- WHAT YOU HAVE TO DO: Can you write out the sewing supply list below in full, word for word, with nothing changed?

Crazy-extensive never-go-back list:
- Get extra needles for your machine -- you're bound to break a few if you're experimenting (particularly if you're figuring out tension on different fabric types). Bring your existing needles to make sure they'll fit correctly
- Possibly get extra bobbins if you tend to switch between projects frequently. Again, bring existing ones to make sure they'll fit correctly.
- I'd pick up one needle good for dealing with stretchy fabrics (if you end up sewing the elastics) and one for tough fabrics (canvas/denim). Not for hedgehog-sewing, but if you're thinking of doing any interior-design sewing (curtains?), you might also want to pick up a super-fine needle for delicate fabrics.

Thread quantity: one small spool (100-110 yards) is pretty good for a simple garment with few seams, while a large spool (550 yards) is enough for a couple of complex garments. I've been using up the tail-ends of spools for my hedgie-projects; I've probably gone through about 1.5 small spools.

Fabric quantity: bring a calculator & dimensions of the cage to figure out how much liner fabric you need vs. the width of the fabric. For instance, if you've got a 45" x 15" cage (numbers chosen entirely for ease of calculation), you'd want 45"+buffer of 36"-wide fabric to make 2 liners, or 30"+buffer of 48"-wide fabric. For a buffer, you don't need more than couple of inches to cope with shrinking & seam allowances for this level of sewing -- I usually round to the nearest 5", or whatever the minimum-cut requirements are.

Better scissors are absolutely worth the investment. Get sewing scissors and guard them from ever being used on anything but fabric! A good pair of scissors that are carefully protected can go years between sharpening, or be utterly dulled within months by casually snipping paper.

- ENTRIES SUPPLIED:
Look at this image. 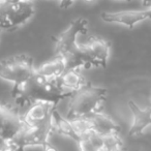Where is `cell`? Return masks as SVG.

==

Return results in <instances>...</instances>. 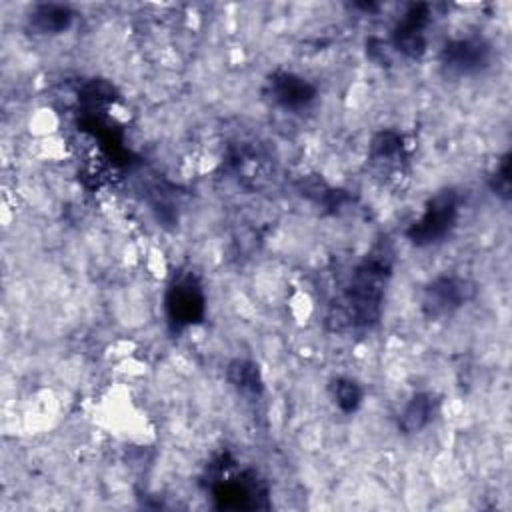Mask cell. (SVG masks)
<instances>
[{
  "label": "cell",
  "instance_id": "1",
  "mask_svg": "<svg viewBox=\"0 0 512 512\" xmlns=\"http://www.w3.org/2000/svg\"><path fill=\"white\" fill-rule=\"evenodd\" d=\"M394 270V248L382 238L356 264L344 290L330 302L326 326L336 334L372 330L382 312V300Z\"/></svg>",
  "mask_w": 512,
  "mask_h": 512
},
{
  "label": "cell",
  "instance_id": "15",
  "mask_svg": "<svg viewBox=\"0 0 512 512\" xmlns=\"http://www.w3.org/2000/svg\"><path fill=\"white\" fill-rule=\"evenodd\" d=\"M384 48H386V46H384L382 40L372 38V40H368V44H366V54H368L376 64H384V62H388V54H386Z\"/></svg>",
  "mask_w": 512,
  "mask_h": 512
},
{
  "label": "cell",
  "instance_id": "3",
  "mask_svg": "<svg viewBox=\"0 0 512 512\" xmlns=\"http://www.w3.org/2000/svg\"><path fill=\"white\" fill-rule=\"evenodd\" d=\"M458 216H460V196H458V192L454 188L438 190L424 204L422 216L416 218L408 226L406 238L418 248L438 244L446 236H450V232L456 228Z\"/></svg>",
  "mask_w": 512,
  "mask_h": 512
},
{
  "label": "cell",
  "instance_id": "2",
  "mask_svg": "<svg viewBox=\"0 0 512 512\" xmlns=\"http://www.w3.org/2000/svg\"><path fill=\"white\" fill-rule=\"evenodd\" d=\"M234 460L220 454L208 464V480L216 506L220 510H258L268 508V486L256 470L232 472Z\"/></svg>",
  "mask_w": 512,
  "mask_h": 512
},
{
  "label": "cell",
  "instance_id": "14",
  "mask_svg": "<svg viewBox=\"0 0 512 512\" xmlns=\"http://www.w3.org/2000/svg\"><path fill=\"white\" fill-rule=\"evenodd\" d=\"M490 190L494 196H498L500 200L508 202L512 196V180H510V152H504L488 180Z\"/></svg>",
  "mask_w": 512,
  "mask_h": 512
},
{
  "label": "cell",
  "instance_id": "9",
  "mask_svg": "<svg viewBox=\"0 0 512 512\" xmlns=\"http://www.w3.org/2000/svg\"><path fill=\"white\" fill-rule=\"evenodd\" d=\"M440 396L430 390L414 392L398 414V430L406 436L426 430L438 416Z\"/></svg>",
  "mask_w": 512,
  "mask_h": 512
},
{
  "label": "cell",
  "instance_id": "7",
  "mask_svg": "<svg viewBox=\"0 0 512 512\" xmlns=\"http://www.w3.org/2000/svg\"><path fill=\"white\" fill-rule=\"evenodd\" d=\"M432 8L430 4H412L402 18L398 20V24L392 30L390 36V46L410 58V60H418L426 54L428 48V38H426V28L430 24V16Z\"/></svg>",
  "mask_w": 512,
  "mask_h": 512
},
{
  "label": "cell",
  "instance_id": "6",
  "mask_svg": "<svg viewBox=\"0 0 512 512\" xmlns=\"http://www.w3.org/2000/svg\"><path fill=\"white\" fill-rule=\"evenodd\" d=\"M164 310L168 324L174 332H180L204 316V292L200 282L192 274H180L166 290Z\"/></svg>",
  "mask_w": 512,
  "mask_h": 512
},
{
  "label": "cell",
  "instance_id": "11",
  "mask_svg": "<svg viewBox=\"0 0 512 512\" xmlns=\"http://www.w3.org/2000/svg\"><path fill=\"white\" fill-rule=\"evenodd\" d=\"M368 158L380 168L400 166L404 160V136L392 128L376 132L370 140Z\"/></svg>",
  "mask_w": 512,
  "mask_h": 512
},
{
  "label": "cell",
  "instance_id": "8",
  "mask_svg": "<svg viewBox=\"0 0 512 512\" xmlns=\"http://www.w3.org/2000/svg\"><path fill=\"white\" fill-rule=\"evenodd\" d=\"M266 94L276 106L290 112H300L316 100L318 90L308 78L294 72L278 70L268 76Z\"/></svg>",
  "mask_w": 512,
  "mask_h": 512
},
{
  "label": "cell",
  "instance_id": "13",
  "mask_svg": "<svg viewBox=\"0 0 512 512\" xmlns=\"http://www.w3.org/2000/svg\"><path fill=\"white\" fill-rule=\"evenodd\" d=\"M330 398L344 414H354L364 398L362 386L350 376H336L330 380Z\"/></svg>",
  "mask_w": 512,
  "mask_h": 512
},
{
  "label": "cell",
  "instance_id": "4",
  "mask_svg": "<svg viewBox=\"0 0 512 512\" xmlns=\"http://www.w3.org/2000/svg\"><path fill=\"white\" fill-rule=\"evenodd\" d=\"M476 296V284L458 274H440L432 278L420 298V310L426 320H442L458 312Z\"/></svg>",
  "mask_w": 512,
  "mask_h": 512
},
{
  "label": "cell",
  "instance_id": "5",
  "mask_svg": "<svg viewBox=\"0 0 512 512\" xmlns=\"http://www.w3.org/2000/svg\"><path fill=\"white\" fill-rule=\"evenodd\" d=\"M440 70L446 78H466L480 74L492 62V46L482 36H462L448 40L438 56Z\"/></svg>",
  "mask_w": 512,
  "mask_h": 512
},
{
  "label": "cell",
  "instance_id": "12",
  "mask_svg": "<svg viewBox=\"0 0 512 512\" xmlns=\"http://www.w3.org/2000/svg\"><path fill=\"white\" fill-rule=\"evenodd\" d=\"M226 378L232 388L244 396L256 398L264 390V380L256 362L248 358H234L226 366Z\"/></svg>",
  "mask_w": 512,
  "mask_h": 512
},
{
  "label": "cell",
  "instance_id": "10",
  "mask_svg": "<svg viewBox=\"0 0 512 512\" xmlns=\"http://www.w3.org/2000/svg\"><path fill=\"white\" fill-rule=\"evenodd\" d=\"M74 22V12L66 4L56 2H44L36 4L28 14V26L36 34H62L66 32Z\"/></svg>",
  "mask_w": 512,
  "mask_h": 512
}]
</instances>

- SOLVED PROBLEM:
Crazy-extensive never-go-back list:
- Get extra needles for your machine -- you're bound to break a few if you're experimenting (particularly if you're figuring out tension on different fabric types). Bring your existing needles to make sure they'll fit correctly
- Possibly get extra bobbins if you tend to switch between projects frequently. Again, bring existing ones to make sure they'll fit correctly.
- I'd pick up one needle good for dealing with stretchy fabrics (if you end up sewing the elastics) and one for tough fabrics (canvas/denim). Not for hedgehog-sewing, but if you're thinking of doing any interior-design sewing (curtains?), you might also want to pick up a super-fine needle for delicate fabrics.

Thread quantity: one small spool (100-110 yards) is pretty good for a simple garment with few seams, while a large spool (550 yards) is enough for a couple of complex garments. I've been using up the tail-ends of spools for my hedgie-projects; I've probably gone through about 1.5 small spools.

Fabric quantity: bring a calculator & dimensions of the cage to figure out how much liner fabric you need vs. the width of the fabric. For instance, if you've got a 45" x 15" cage (numbers chosen entirely for ease of calculation), you'd want 45"+buffer of 36"-wide fabric to make 2 liners, or 30"+buffer of 48"-wide fabric. For a buffer, you don't need more than couple of inches to cope with shrinking & seam allowances for this level of sewing -- I usually round to the nearest 5", or whatever the minimum-cut requirements are.

Better scissors are absolutely worth the investment. Get sewing scissors and guard them from ever being used on anything but fabric! A good pair of scissors that are carefully protected can go years between sharpening, or be utterly dulled within months by casually snipping paper.